Contemporary, constantly developed databases, surveys, scientific research, government data, epidemiological data, censuses, medical statistics, opinion polls, social media give us the opportunity to base statistical surveys on samples previously – due to costs or ethical limitations – unattainable. At the same time, more and more powerful computers, online accessibility and sophisticated multiple-regression computational techniques create a seemingly unlimited room for action.

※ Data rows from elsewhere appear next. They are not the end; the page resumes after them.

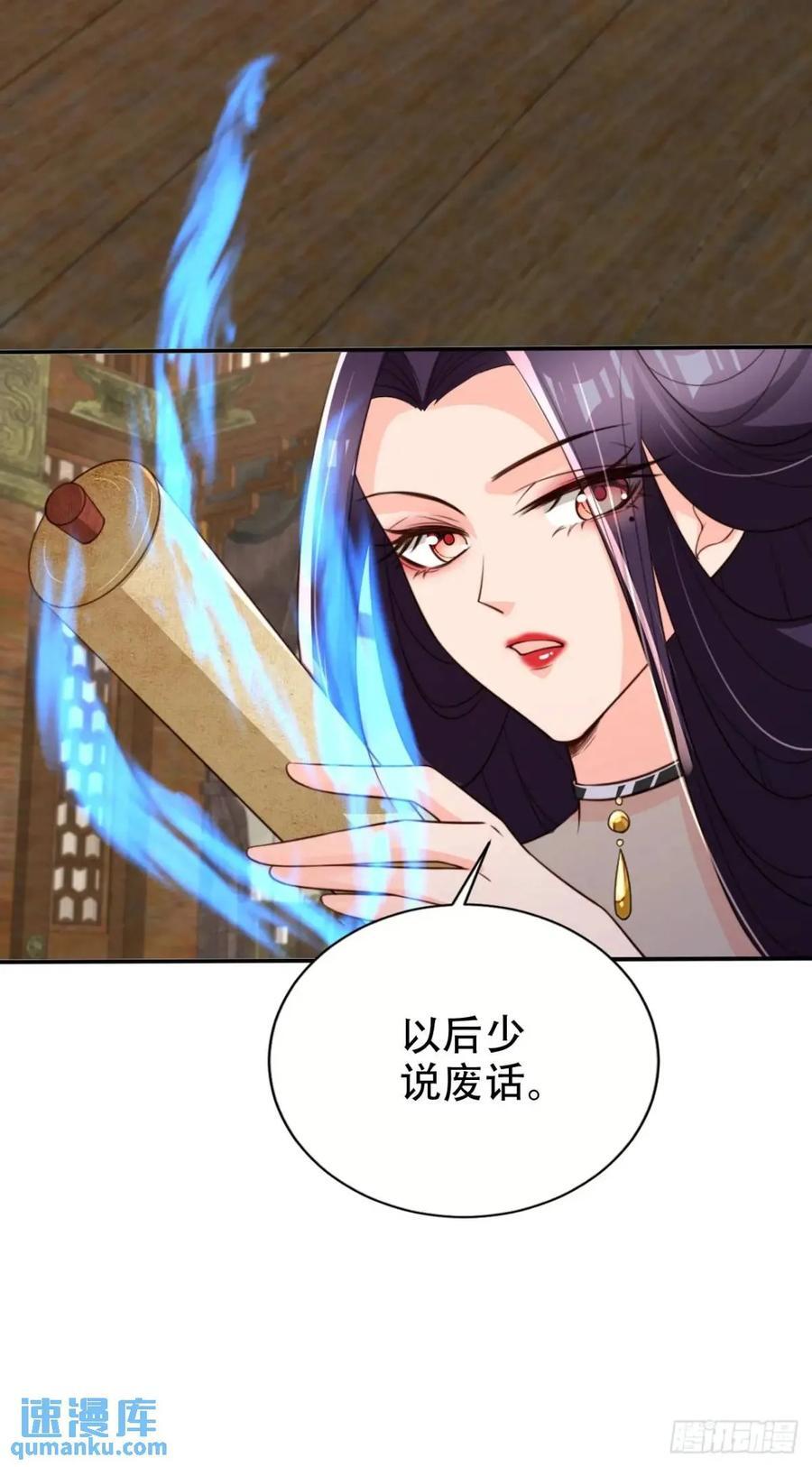 97 碾压9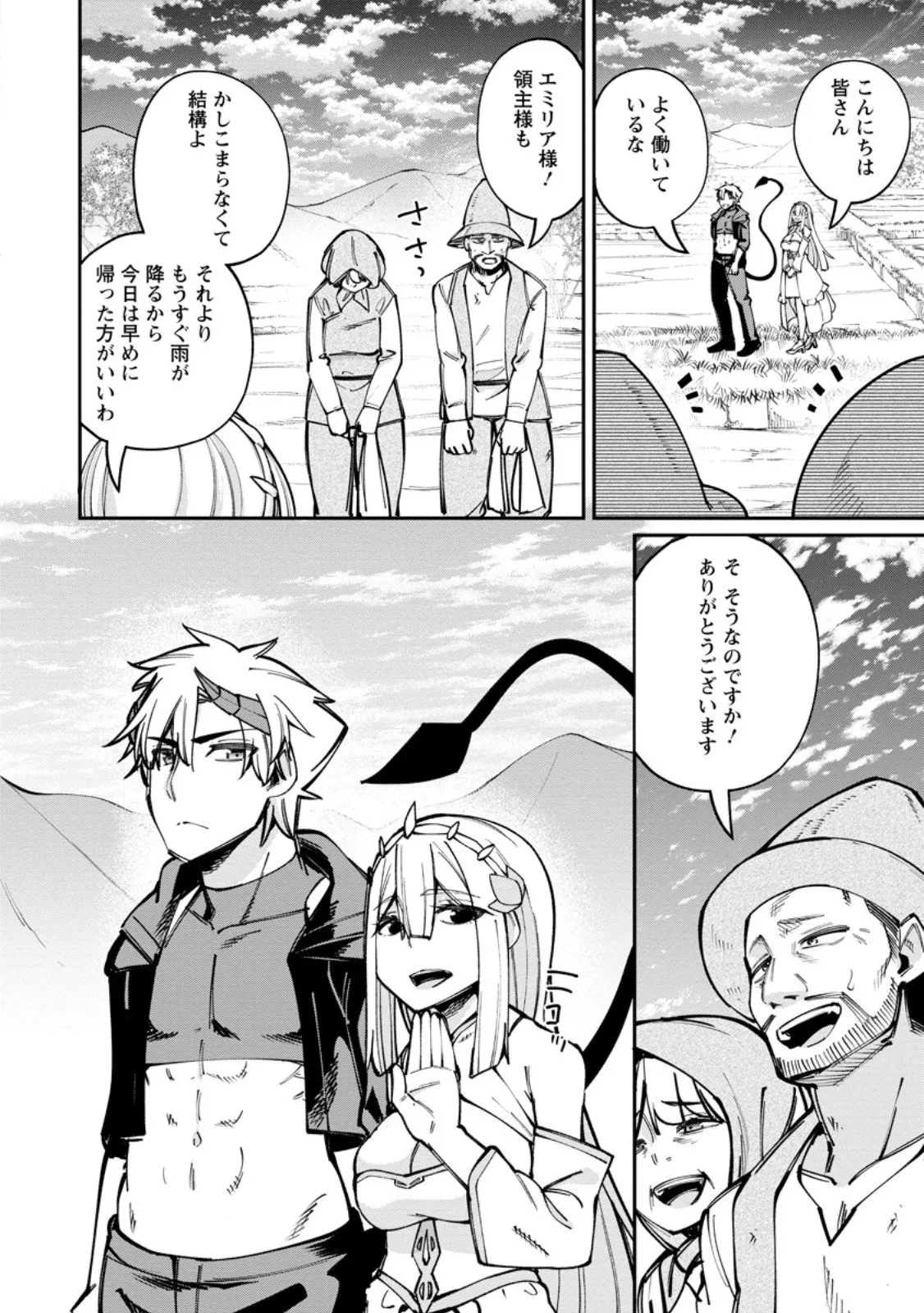 Chapter page 4 of 13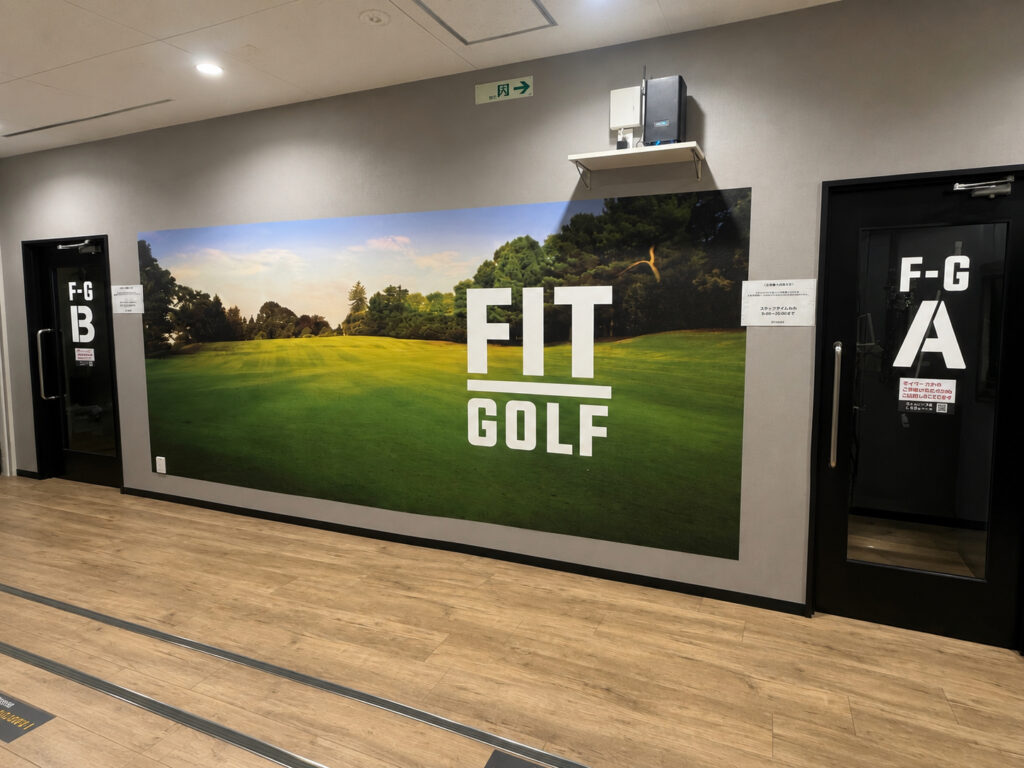 フィットイージー高山石浦店のFIT-GOLF（ゴルフシミュレーター）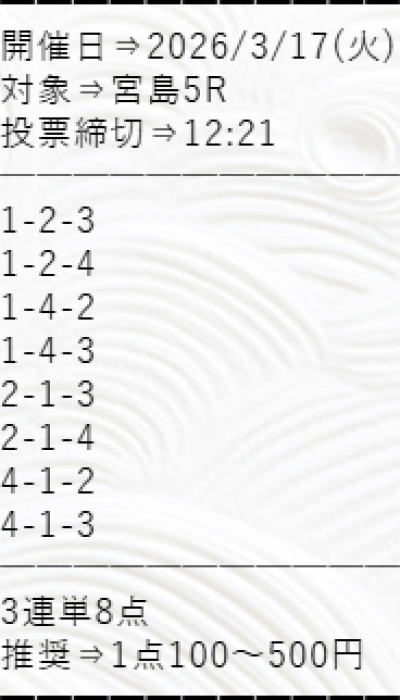ボートシグナルの3月17日の無料予想
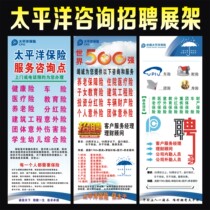 China Pacific Insurance Exhibition Shelf Consulting Recruitment Exhibition Colorful Page X Shelf of Poster Billboard Billboard
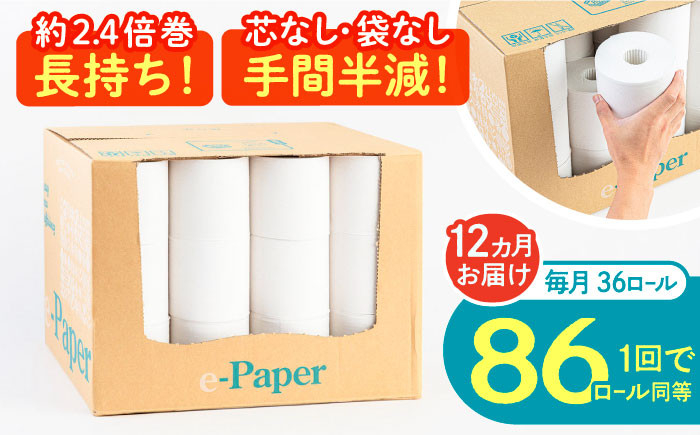 
            【全12回定期便】芯・袋なし！ トイレットペーパー シングル 36個入 「e-Paper」《豊前市》【大分製紙】 芯なし 130ｍ 無包装 コアレス [VAA049] 備蓄 防災 まとめ買い 日用品 消耗品 常備品 生活用品 大容量 トイレ
          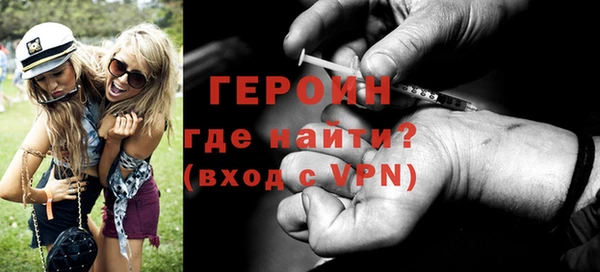 бутик Заволжье
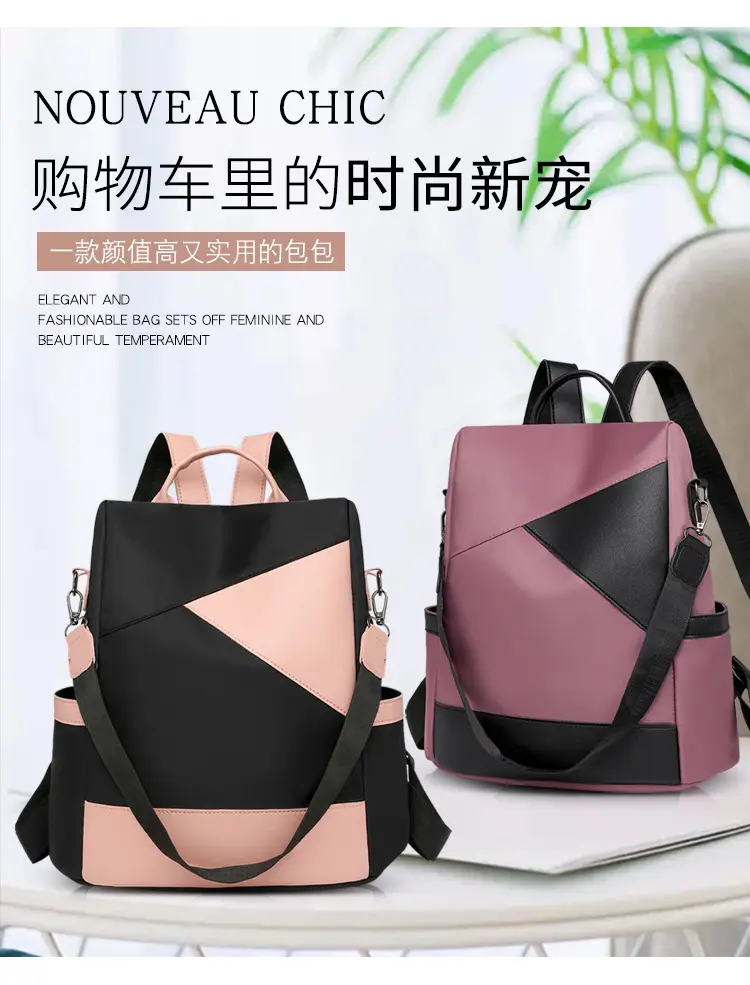 Women's Pink Black Leather Backpack with Shoulder Strap — feature 1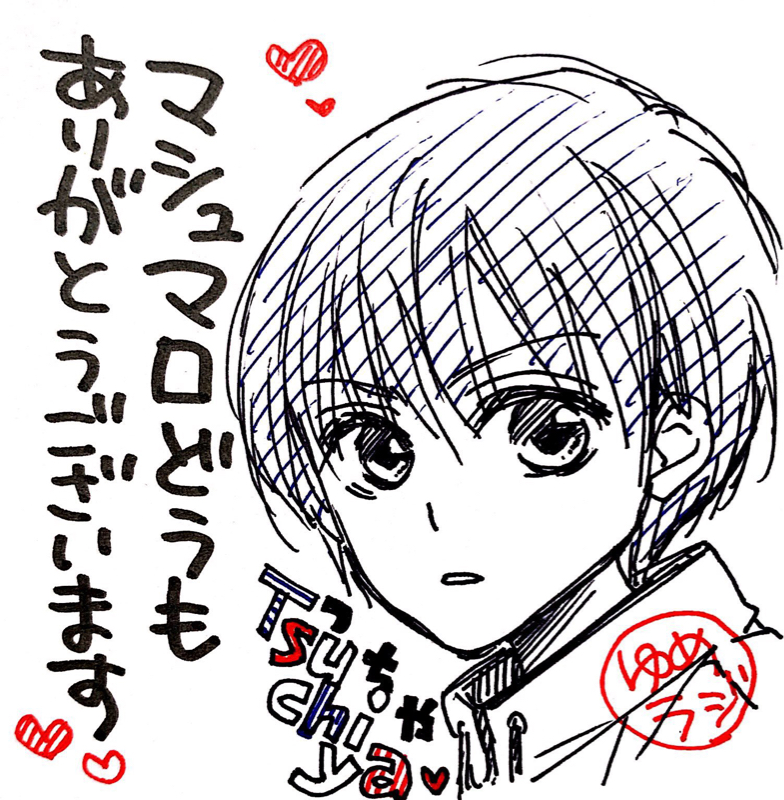#72 マシュマロお返事、好きなりぼん作家さん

Data juggling supported with Big Data bases, but without experimental verification on a respectively small scale, exposes us – as elements of a complex system – to a very risky option. „Discoverers” of the alleged causal dependency leading to the beneficial theory might enjoy the potential profit whereas us, citizens – the potential loss

Acting with the use of Big Data quite quickly, however, hits the constraints resulting from the epistemic opacity of the world. The more variables, the more correlations that may turn out to be statistically significant but actually incorrect. With 1,000 variables, the number of apparent correlations exceeds 20,000; with 2.000, it exceeds 80,000. The increase in false relationships geometrically exceeds the increase in the amount of true information. This is why, among other things – as Taleb claims – after decoding the human genome, the analysis of the thus obtained gigantic database has not brought any spectacular breakthrough yet. But with seeking confirmation of a preconceived thesis, research intuition, political idea – the sky is the limit. Wishes enhanced by behavioral lenses will yield any needed theory based on Big Data. In turn, the intuition of a researcher, a politician or an economist who wants to save humanity on an industrial scale with new concepts, strengthened by self-confirmation testimonies in the eyes of other convinced, as part of the process of scaling the idea for the entire complex system, has many a time brought catastrophic decisions upon humanity.

Data juggling supported with Big Data bases, but without experimental verification on a respectively small scale, exposes us – as elements of a complex system – to a very risky option. „Discoverers” of the alleged causal dependency leading to the beneficial theory might enjoy the potential profit whereas us, citizens – the potential loss(48). The „discoverer,” while coming across confirmation of his intuition, has the option to stop searching and not verify his theory thoroughly, so as not to endanger himself and end up with nothing. He is ready to spread his ideas now, to implement them. He is ready to take advantage of returns to scale and earn money now. Big money. And who will find the money and those willing to repeat and potentially refute the existing, seemingly well-documented, research? For us, elements of the system, the self-preservation instinct should suggest that we need to observe data, put forward hypotheses, and then bear the costs of verifying and calibrating them, i.e. adapting to the reality of proposed action algorithms or change directions – and implement the changes first on a small scale instead of allowing for their immediate increase to the scale of the entire system.